The Black Death killed off between one quarter and two thirds of Europe’s population in the mid-thirteenth century, and yet, the continent managed to recover within a few decades; in fact, many historians believe that the Plague actually benefited society in the long term.

I’m not saying that the Black Death didn’t have a significant impact, of course; but it didn’t lead to the long-term collapse of society, or to any major setback in the development of science and technology. Based on that, my answer to the OP’s question is something like 75%, as society today is more stable than it was in the Middle Ages.

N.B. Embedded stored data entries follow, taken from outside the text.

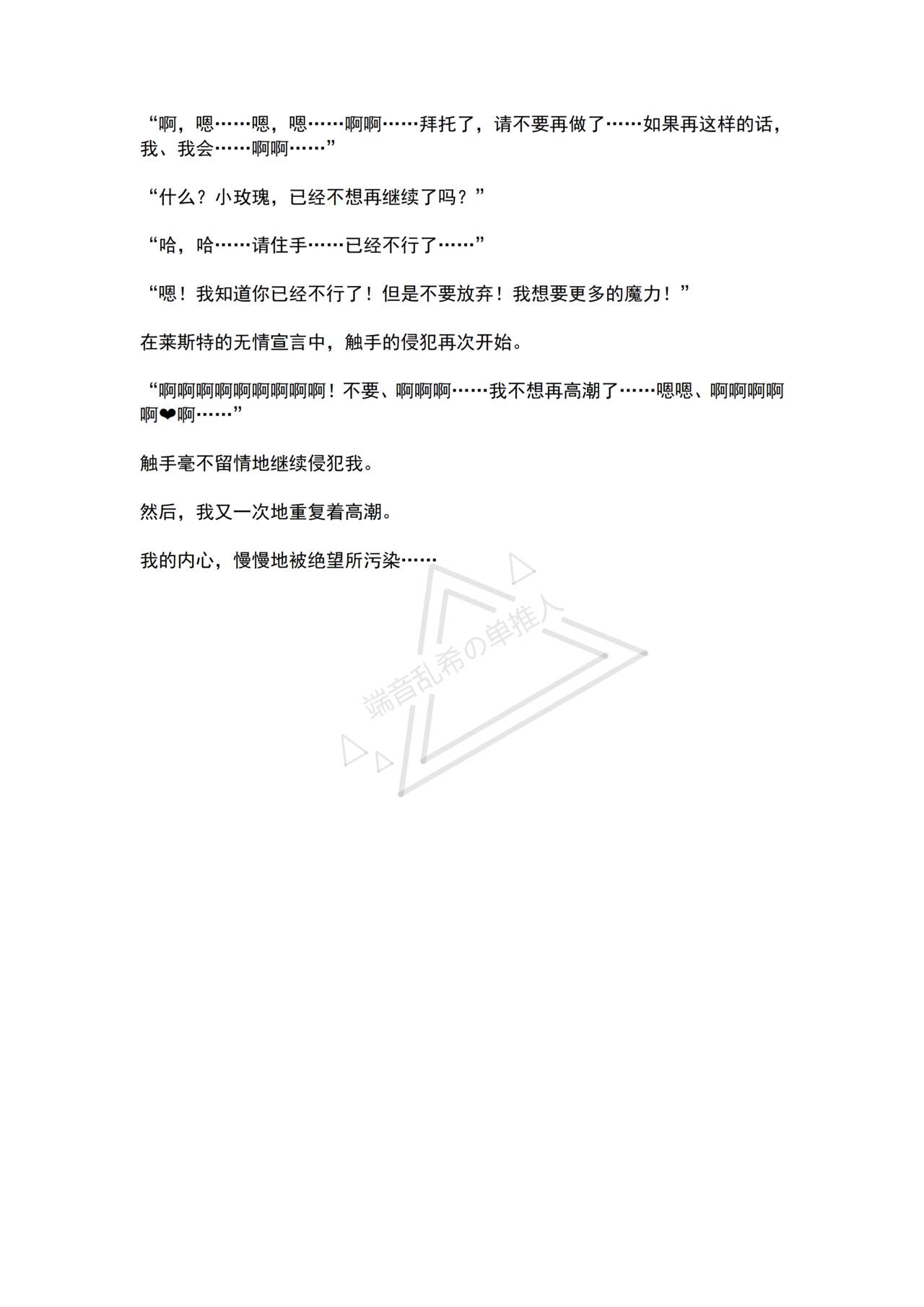 “啊，嗯……嗯，嗯……啊啊……拜托了，请不要再做了……如果再这样的话，我、我会……啊啊……”

“什么？小玫瑰，已经不想再继续了吗？”

“哈，哈……请住手……已经不行了……”

“嗯！我知道你已经不行了！但是不要放弃！我想要更多的魔力！”

在莱斯特的无情宣言中，触手的侵犯再次开始。

“啊啊啊啊啊啊啊啊啊！不要、啊啊啊……我不想再高潮了……嗯嗯、啊啊啊啊啊❤啊……”

触手毫不留情地继续侵犯我。

然后，我又一次地重复着高潮。

我的内心，慢慢地被绝望所污染……

端音乱希の单推人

I’m not so sure, I think modern society’s greater complexity and interconnectedness make it more fragile rather than less. When 90 per cent of the population were involved in subsistence agriculture and were pretty much self-sufficient for their basic needs a mass die-off was easier to shrug off.

In WWII over 16% of Poland’s population died (the highest % of any country). It made a huge impact on individuals, but I don’t think the country as a whole was devastated because of the population loss. It wasn’t shrugged, but it was withstood.

Cite: World War II casualties - Wikipedia

It depends how fast the die-off is. If it happens all at once, then yeas, I agree that we won’t make it. But if it’s spread out over a handful of years, like the Black Death, I think modern societies (and modern governments) will be able to adapt quickly enough.

Evenly distributed, I think we could pretty easily handle 5%. Economically, it doesn’t seem like that would be likely to hurt much ( the currently unemployed would fill those holes to a large extent).

Psychologically, there would be some issues, the severity depending to a large extent on what they die of (quick? grisly?), but I’d expect a recovery fairly quickly from that level at least.

There are 800-900,000 missing persons in the US annually. I am not saying they’re all dead… But as Jim Butcher mentioned in his books, that’s close enough to the herd predation rate for wild animals.